Having witnessed peaked coverage within TE subregions, we next compared and contrasted the preferences for these subregions among the many RBPs analyzed. In some cases, RBPs shared a preference - for example, a number of RBPs shared hnRNP C’s affinity for two poly-U tracts of antisense Alu elements, which are well-studied in their sense poly-A form (Figure S3 in Additional file 1) [41]. However, even for antisense Alu, we observed a diversity of binding profiles among enriched RBPs, with STAU1, FMR1, and hnRNP U preferring different subregions (Figure S3 in Additional file 1). RBPs sharing a similar binding profile in one TE did not generalize to common profiles in all TEs. For example, the splicing factor U2AF65 bound near hnRNP C in antisense Alu elements, where aberrant splicing is repressed [35], but the two RBPs bind apart in antisense L1 elements (Figure S4 in Additional file 1).

RBPs mapped using the same experimental protocol within a single study offer a valuable opportunity to ask whether the binding profiles are broadly similar between RBPs, which might occur if sequence composition biases of the protocol overwhelm the true signal. The differences between hnRNP C and U2AF65, both mapped by Zarnack et al. [35], in antisense L1 elements described above generalized to other major elements (Figure S4 in Additional file 1), lending credence to the authenticity of the detected interactions. As an additional example, CLIP-Seq HuR and Ago2 coverage profiles in Kishore et al. [42] diverge drastically (Figure S5 in Additional file 1).

Based on our observation that RBP alignment coverage clusters on specific subregions of TEs, we sought to systematically identify the underlying sequence motifs. To this end, we segmented coverage peaks where CLIP-Seq coverage was greater than three-fold more than the null model and refer to them hereafter as TE-specific motifs (TESMs). To standardize the TESMs for further analysis, we focused on nine nucleotide motifs centered at the maximum coverage nucleotide of each peak region. Although many known RBP motifs are shorter [16], we chose nine to include additional surrounding context and add specificity in studying the motif occurrences.

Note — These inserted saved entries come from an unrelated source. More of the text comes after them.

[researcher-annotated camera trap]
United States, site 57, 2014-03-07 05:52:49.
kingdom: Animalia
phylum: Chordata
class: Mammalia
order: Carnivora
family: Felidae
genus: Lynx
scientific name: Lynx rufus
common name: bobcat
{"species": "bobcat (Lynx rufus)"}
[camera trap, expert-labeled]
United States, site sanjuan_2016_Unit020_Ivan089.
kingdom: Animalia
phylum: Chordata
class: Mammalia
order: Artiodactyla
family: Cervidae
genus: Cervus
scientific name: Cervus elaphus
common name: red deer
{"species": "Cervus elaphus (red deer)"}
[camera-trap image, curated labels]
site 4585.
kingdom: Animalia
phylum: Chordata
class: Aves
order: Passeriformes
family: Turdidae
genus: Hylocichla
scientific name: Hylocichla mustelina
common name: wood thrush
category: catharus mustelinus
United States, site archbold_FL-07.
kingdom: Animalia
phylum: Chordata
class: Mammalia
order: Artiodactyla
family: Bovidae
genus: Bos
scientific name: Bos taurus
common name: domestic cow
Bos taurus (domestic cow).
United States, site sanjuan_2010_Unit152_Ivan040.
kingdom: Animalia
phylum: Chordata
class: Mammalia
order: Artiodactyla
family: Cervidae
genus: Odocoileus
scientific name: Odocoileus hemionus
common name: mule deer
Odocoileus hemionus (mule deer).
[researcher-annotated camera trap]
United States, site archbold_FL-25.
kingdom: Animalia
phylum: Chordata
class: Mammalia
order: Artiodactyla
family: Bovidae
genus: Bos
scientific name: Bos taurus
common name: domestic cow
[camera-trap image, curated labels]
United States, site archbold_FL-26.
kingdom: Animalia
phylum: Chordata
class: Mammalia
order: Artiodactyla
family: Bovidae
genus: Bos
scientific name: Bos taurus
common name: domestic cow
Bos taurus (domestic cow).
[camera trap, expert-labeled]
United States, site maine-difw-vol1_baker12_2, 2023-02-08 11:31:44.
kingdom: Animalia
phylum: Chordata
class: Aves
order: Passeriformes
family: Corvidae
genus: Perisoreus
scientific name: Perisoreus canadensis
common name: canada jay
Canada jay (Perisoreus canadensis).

The TESM sequences broadly matched the known binding preferences of the RBPs. In accordance with prior work, TE enrichments of the ubiquitously expressed stabilizing RBP HuR were driven by binding to U-rich regions (Figure 3) [43],[44]. HuR appears to bind these U-rich motifs in prevalent antisense Alu, antisense L1, and sense L2 elements. Its affinity for antisense Alu focuses on the two poly-U tracts (Figure 3B).

Figure 3
figure 3

HuR binds U-rich motifs in antisense Alu elements. (A) CLIP-Seq alignments from three different studies demonstrated HuR binding within an antisense AluSx in the 3′ UTR of ITPRIPL2, (B) which generalized to genome-wide binding to two poly-U tracts in the antisense Alu consensus, shown here as alignment coverage normalized by dataset to sum to one across the element. (C) In a formaldehyde RNA immunoprecipitation (fRIP)-Seq of HuR, genes containing exonic antisense Alu elements (Alu- RNAs) were strongly enriched in the RIP over input compared with genes devoid of antisense Alu (dAlu- RNAs). Genes targeted via intronic antisense Alu elements also showed strong evidence of binding (Figure S6 in Additional file 1). (D) Plotting all HuR TE-specific motifs by their nucleotide composition revealed a diversity of motif compositions but a strong tendency towards Us. The x-axis specifies the expected number of As and Us in the motif model, and the y-axis specifies the expected number of As and Cs. Point size is proportional to the log2 of the number of CLIP-Seq alignments overlapped by the motif. (E,F) To better reveal the relationships between the strongest motifs, we collapsed highly redundant motifs into 12 representatives and hierarchically clustered them using information coverage Euclidean distance (see Materials and methods) [75].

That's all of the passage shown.